§ **Source extract**
# Open cart ? good? or bad?



## EgoismBrand (Aug 4, 2010)

Is open cart any good? you can go to there site and view the demo of the store front with tha shoping cart, and also the admin area, I kinda like the feel of it to be honest,

So anyone you opencart with their online stores? 

any input would be great, thanks!


----------



## Buechee (Dec 22, 2005)

It can be good. I use one. Check a few out and find one that fits your needs. There are a few free ones. Down load and give them a test drive. Hey you have nothing to loose but a day or two.


----------



## EgoismBrand (Aug 4, 2010)

opencart.com this is the one i will be using seems pretty sweet and smoth,


----------



## jibinfo (Oct 21, 2010)

zencart and magento are all very good


----------



## plan b (Feb 21, 2007)

If you use open cart don't get sucked into upgrading every time they release a new version,, this cart is developing rapidly and the new releases tend to be a bit buggy, with the fast development you don't see a lot of templates out there,, the current release seems very stable so I would say 1.4.9.1 is a great release


----------



## EgoismBrand (Aug 4, 2010)

well I it. Will be in a custom design,that I was going to get done and that's tha cart he uses,the demo seems great


----------



## apparel-printing (Nov 4, 2010)

Buechee said:


> It can be good. I use one. Check a few out and find one that fits your needs. There are a few free ones. Down load and give them a test drive. Hey you have nothing to loose but a day or two.


I appreciate your thinking...... I too think nearly the same way.... if there is provided a demo version of a software then seller should worry not the buyer.


----------

§ **Dataset excerpt**
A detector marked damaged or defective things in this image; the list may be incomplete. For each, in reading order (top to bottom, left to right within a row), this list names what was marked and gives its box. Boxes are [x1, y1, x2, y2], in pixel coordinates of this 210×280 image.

§ **What needs to be done**
In the OpenCart forum thread, which release does plan b call very stable and a great release?

§ **Result below**
Version 1.4.9.1.